== 提供テキスト ==

原題:ORPHAN
監督:ジャウム・コレット=セラ
原作:アレックス・メイス
アメリカ映画 2009年
☆☆☆☆
<ストーリー>
赤ん坊を死産で失い、悲しみに暮れていた夫婦ケイトとジョンは、養子を迎えようとある孤児院を訪れる。そこで出会った少女エスターに強く惹きつけられた2人は、彼女を引き取ることに。しかし、日に日にエスカレートするエスターの不気味な言動に、ケイトは不安を覚え始める
今週末に11年も経ってからの続編「エスター:ファースト・キル」が公開されます。この時に子役だったイザベラ・ファーマンも今は流石に良い歳です。でも、当人が映画より更に前の時代のエスターを再度演じているという、なかなか無茶な事をやってます。今はCGで何でも出来ちゃうからなぁ、とか思うけど、何とCGに頼らずメイクとか遠近法とかとにかく工夫で子供に見えるように作ったとかいう話で、いやいや流石にそれでも厳しいでしょうとか思いつつ、そういう「工夫で何とかする」っていうのも面白いなと思い、実は結構楽しみにしてます。

===

§ 指示 1: この映画紹介文によると、続編でエスターを再び演じているのは誰ですか?

== 記録データ ==

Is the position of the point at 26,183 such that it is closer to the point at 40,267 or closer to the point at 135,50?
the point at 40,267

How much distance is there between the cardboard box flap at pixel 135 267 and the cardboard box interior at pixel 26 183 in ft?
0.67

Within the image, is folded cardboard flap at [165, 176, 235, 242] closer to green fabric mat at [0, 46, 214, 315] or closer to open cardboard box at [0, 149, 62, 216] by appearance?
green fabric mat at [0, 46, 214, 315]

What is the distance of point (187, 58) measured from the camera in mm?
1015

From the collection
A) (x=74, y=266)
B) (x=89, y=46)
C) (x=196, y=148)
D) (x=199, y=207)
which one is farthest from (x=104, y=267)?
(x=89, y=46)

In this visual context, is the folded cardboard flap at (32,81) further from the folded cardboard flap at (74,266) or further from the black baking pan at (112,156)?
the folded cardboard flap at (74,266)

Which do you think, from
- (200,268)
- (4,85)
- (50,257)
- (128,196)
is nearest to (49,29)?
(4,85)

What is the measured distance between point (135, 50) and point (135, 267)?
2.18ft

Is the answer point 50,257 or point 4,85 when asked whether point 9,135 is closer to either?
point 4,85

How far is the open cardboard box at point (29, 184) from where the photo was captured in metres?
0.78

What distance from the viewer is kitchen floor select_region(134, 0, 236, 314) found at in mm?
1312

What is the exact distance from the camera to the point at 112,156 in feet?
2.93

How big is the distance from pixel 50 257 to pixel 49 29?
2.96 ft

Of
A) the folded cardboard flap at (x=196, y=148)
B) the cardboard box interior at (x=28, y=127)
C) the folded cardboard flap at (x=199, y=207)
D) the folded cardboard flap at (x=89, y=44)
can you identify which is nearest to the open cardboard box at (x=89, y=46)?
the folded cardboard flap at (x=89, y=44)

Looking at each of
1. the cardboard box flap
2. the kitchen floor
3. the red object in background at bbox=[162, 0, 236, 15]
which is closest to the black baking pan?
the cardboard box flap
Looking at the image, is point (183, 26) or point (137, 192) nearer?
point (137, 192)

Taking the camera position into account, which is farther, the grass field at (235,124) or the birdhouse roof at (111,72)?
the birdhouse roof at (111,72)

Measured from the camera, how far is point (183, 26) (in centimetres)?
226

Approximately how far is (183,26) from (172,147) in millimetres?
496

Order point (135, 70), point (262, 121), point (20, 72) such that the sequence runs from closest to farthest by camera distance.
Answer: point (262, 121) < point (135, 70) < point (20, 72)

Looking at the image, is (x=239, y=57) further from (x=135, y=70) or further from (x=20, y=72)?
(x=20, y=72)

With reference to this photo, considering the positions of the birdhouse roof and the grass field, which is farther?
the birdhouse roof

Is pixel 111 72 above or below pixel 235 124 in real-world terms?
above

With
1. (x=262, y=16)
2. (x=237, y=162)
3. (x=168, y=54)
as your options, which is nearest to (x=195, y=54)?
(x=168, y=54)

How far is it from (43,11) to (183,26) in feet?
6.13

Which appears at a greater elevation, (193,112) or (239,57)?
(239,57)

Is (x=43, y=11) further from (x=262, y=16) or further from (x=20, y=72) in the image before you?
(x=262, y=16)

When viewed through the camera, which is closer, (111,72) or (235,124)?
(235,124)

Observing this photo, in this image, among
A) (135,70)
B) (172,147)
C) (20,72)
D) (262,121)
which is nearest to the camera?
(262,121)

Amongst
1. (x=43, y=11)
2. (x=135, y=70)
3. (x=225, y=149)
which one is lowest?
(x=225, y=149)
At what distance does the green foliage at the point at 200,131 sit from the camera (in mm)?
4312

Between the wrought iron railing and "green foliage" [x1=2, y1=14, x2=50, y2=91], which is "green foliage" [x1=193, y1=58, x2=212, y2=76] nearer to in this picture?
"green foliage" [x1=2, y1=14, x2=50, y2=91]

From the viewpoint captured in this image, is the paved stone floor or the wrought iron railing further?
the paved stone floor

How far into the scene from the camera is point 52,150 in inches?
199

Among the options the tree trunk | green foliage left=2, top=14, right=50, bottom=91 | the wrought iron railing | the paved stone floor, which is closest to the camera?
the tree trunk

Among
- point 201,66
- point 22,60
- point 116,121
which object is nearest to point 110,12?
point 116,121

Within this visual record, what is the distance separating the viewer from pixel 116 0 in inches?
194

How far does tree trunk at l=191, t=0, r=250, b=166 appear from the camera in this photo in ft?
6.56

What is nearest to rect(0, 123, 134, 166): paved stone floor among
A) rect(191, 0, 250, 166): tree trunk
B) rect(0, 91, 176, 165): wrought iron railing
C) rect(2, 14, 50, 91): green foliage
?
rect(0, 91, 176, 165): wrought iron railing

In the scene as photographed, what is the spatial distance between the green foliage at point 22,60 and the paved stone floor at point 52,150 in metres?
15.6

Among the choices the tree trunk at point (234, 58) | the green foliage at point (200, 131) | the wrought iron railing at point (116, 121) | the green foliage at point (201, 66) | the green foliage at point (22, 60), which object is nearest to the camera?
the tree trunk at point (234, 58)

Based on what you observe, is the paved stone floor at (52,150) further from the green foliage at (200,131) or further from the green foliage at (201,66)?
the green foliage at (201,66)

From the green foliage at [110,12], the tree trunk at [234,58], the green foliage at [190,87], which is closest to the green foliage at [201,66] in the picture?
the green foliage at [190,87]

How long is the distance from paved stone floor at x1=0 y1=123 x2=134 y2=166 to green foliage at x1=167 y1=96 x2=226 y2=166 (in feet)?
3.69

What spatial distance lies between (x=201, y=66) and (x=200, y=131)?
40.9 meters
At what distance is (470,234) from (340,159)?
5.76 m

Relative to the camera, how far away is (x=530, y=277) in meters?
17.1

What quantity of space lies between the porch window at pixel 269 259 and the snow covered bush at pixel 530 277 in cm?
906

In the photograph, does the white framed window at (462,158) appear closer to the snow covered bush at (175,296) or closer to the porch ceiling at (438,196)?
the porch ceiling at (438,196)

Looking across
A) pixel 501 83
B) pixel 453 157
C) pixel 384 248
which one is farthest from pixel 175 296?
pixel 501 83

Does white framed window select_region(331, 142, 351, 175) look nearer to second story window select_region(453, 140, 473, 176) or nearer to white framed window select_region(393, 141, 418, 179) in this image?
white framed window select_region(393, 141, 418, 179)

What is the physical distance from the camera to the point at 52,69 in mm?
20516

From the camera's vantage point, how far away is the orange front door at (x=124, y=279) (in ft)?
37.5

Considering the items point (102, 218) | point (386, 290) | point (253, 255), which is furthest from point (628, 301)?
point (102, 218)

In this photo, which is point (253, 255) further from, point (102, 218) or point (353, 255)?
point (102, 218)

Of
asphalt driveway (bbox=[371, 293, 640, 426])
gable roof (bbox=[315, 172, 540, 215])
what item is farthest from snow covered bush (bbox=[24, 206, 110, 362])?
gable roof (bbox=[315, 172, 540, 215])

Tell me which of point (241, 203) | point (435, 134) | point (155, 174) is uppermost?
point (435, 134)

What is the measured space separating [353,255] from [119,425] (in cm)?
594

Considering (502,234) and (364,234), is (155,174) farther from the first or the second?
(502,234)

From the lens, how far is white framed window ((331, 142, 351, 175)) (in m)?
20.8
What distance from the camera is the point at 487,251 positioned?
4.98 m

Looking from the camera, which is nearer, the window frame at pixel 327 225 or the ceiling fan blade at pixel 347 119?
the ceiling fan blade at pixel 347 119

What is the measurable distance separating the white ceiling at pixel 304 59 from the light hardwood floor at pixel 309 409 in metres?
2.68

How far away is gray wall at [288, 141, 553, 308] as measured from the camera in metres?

===

§ 指示 2: 記録データの行から、文字列「visual」を含むものをすべて集めてください。大文字と小文字は区別します。

§ 最終結果 1: イザベラ・ファーマンです。

§ 最終結果 2:
In this visual context, is the folded cardboard flap at (32,81) further from the folded cardboard flap at (74,266) or further from the black baking pan at (112,156)?
Within this visual record, what is the distance separating the viewer from pixel 116 0 in inches?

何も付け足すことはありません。